I am trying to figure understand what happens to the units when I perform calculations on them. For instance, given the equation:-

T = L^2

If the value of L was 78mm then what would the value of T be?

Would it be:

(78mm)^2 = 78^2 mm^2 = 6084mm^2

or would it be:-

(78mm)^2 = 78^2 = 6084mm

Can anyone shed any light?

Thank you.

 

[SammyS]

Problem Statement: Understanding Units
Relevant Equations: T = L^2

Hi

I am trying to figure understand what happens to the units when I perform calculations on them. For instance, given the equation:-

T = L^2

If the value of L was 78mm then what would the value of T be?

Would it be:

(78mm)^2 = 78^2 mm^2 = 6084mm^2

or would it be:-

(78mm)^2 = 78^2 = 6084mm

Can anyone shed any light?

Thank you.

You multiply the units as well as the numbers.

 

[phyzguy]

You should carry the units along and they get exactly the same arithmetic operations as the numerical values. So if L has units of mm, T will have units of mm^2.

 

[symbolipoint]

Your units that you write can become confusing, in this case to the extent of ambiguous.

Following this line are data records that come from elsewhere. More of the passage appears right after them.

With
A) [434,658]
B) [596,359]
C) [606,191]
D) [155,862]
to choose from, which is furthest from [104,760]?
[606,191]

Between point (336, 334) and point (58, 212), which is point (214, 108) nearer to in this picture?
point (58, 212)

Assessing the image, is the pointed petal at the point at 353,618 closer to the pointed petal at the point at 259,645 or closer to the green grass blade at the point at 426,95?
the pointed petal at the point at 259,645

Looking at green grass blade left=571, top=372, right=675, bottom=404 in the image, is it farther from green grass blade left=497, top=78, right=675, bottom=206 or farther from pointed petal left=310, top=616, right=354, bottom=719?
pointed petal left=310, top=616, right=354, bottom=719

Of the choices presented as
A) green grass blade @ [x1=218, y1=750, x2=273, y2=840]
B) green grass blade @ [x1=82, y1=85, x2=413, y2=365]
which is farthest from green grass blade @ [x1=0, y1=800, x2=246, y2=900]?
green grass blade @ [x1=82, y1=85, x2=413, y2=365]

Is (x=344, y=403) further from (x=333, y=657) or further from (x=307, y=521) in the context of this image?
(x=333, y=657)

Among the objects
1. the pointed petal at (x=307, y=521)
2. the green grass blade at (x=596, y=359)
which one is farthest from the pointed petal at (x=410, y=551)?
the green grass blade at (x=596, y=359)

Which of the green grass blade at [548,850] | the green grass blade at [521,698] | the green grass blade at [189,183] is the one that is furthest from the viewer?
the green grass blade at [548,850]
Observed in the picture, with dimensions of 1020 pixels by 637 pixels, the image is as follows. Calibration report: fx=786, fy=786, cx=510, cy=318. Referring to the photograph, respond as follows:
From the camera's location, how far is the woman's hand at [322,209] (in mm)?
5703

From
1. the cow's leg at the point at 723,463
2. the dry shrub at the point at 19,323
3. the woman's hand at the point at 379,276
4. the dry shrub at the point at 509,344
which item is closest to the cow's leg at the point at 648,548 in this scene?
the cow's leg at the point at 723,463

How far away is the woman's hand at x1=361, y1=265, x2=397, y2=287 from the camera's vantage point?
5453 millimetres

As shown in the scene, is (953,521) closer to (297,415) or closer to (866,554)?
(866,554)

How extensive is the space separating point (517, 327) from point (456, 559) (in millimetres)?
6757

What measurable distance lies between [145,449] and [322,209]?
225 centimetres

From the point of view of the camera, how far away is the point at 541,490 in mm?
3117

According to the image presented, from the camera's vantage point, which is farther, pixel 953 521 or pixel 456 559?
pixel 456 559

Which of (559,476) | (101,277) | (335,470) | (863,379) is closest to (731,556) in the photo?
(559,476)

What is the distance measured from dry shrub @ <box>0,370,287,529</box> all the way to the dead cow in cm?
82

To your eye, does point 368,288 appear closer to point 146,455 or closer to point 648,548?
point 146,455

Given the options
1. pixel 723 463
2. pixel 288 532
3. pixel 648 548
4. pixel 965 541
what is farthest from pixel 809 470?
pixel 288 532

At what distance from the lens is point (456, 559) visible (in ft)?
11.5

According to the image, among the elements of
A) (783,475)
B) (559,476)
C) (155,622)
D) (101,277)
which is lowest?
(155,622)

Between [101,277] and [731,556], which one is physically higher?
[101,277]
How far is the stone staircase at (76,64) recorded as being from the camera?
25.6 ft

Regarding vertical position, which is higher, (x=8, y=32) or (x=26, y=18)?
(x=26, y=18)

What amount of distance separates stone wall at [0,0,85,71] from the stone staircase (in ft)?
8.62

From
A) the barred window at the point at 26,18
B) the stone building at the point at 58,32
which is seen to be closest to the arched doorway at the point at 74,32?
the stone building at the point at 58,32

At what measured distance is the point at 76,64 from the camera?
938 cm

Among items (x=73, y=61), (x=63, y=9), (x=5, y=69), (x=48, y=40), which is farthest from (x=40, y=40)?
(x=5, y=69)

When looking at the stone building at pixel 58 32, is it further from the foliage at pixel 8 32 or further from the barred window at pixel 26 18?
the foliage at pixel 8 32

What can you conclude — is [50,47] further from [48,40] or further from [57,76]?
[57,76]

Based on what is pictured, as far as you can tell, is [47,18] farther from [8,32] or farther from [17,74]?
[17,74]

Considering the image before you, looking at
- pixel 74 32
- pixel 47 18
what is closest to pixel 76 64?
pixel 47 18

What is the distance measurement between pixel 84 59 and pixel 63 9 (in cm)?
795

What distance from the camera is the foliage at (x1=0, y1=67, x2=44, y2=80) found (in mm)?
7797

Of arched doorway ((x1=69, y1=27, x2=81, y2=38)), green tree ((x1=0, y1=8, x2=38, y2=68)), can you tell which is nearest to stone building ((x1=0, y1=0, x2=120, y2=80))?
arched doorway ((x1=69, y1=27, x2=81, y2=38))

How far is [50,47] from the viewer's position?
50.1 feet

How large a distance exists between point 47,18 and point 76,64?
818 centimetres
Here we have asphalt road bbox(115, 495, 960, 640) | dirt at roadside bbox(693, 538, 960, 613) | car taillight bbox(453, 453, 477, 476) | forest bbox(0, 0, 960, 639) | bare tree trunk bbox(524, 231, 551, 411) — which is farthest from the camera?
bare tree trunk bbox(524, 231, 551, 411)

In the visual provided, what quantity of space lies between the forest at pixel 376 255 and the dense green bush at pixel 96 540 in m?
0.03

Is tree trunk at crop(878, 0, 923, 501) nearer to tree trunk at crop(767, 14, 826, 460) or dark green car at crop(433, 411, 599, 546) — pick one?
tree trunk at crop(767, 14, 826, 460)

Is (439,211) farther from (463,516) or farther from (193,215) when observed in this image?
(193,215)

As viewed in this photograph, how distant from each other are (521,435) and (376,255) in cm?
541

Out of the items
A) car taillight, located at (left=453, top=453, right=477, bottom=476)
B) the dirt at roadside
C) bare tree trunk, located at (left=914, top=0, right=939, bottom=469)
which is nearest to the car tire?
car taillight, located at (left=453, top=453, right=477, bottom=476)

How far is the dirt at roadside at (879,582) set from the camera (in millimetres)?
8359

If you are indicating the unit for L is the METER, which you could abbreviate as M, then your expression using variable R with including the unit, becomes (L)(L)(METER)(METER), as I here include the unit, and so T=L^2(METER)^2
and then the unit for T is METER².

 

[symbolipoint]

Note in post #4, I spelled the word because "m" looks like could be "meter" or later "mm" could be misread as "millimeters".